The goal is to make the patient – a turtle – feel better and release it into the wild.

“Usually in a normal year, a cold stun might mean one 150 -200 turtles,” said Knight, “Never did anyone envision that a big event could mean more than 5,300 turtles.”

That’s how many sea turtles staff and many volunteers have to save after a serious cold spell in Texas this February.

“Sea Turtle Inc. responded to what ended up being the largest cold stun event in recorded history,” Knight said.

When it’s too cold, or too cold too fast, turtles go into a shock like state floating to the surface. There, they can be killed by ocean traffic or even drown.

“It was one of the toughest weeks that I've ever had in my life, physically, mentally, emotionally,” said Chris Gorman, a rehabilitation specialist. “It was a huge test. But ultimately, we pulled through and I think that we handled the cold stun as best as we could and we saved as many of the turtles as we could.”

A loggerhead turtle named Dragon, came to Sea Turtle Inc. during the cold stun.

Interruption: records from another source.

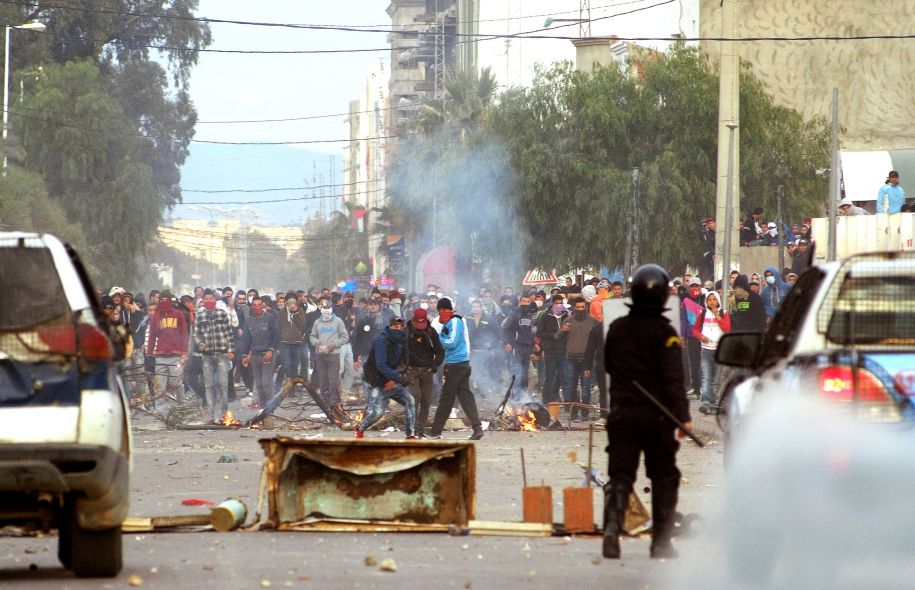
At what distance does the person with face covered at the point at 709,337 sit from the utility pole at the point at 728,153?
3989 millimetres

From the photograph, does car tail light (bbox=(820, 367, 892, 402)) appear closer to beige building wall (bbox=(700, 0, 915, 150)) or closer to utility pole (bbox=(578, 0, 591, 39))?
beige building wall (bbox=(700, 0, 915, 150))

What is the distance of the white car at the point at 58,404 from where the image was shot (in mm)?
7988

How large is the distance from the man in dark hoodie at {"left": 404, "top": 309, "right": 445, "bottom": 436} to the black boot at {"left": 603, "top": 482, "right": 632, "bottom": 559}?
40.5ft

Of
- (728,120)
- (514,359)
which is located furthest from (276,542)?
(728,120)

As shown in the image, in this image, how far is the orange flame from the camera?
22500mm

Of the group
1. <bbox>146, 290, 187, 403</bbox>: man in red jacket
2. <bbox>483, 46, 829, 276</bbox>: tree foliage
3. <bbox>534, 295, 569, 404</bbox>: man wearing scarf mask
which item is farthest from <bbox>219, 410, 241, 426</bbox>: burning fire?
<bbox>483, 46, 829, 276</bbox>: tree foliage

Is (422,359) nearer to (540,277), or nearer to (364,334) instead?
(364,334)

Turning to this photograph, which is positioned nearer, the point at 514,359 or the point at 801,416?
the point at 801,416

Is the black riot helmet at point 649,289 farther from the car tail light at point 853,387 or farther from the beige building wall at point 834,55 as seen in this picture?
the beige building wall at point 834,55

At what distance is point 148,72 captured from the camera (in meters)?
64.8

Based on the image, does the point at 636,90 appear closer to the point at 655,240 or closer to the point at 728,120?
the point at 655,240

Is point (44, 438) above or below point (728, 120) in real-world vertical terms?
below

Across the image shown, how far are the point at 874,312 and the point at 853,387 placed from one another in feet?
2.34

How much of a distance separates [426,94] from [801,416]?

“We ended up finding out that she had a large number of sea pens that she had eaten out in the wild and had caused some damage to the GI tract,” he said. “So, the medications we were given in here was to ensure that her digestive system is moving as well as we want it to.”

April 27 was Dragon’s day to be released. Jordan’s too. Another loggerhead that was brought in February as well, before the cold.

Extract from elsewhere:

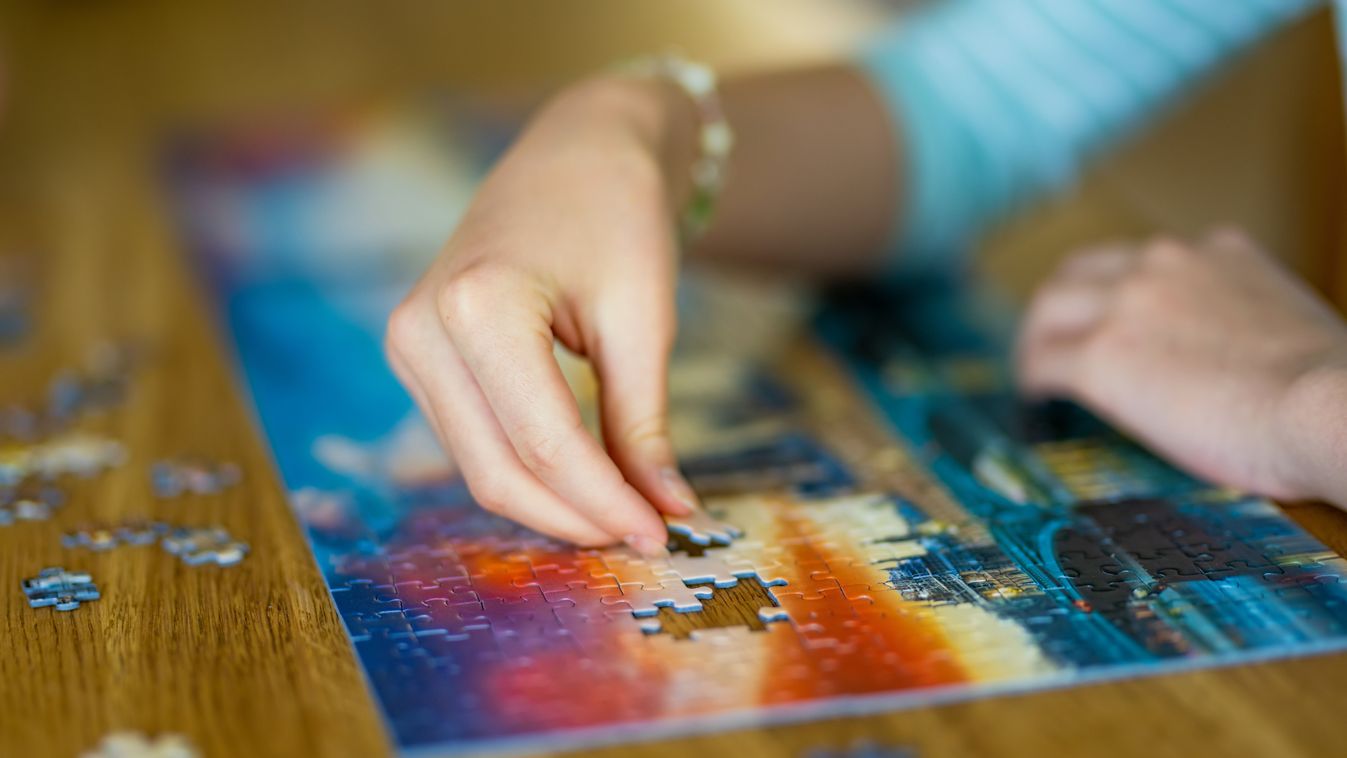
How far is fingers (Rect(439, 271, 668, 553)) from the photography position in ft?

“Jordan was suffering from anemia, she was also struggling with some buoyancy issues,” Gorman told KENS5. “Now she’s ready to be released back into the wild.”

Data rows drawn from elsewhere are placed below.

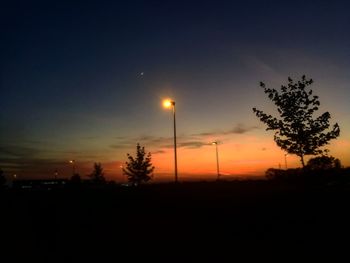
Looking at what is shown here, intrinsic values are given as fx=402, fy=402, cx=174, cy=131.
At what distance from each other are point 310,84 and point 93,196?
61.2 ft

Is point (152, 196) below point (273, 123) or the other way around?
below

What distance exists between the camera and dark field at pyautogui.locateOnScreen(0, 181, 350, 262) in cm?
1148

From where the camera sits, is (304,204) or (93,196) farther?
(93,196)

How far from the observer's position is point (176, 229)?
15.1m

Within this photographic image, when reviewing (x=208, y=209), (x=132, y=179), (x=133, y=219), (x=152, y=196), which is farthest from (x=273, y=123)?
(x=132, y=179)

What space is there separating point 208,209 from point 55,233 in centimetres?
782

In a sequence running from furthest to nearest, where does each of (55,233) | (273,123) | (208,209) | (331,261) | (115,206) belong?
(273,123), (115,206), (208,209), (55,233), (331,261)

“They're going off to live their best life, they're going back out into the Gulf, they're going to continue on their normal migration patterns and they'll go out and find some of those different feeding grounds,” Gorman added.

A lot of work goes into saying goodbye. It doesn’t really matter how many times you’ve done it, over 40 something years, it still gives you the feels of the best kind.

“We're extremely excited to get both Jordan and Dragon back out into the wild,” Gorman said. “Without a doubt, there might be some tears out of the release.”

“It is so rewarding to see them glide off into the water,” Knight said. “They give a goodbye breath. As they go into the water, they tend to come up and draw one last breath. And that's really that moment where everything seems to be worth it.”

Anyone can help with turtle conservation. Just pick up your trash when on the beach and dispose of a fishing line correctly. Turtles like to snack in your favorite fishing spots, eating a fishing line is not good for them.

Sea Turtle Inc. says there is one more turtle left being treated after the cold stun. There is no release date set for it yet.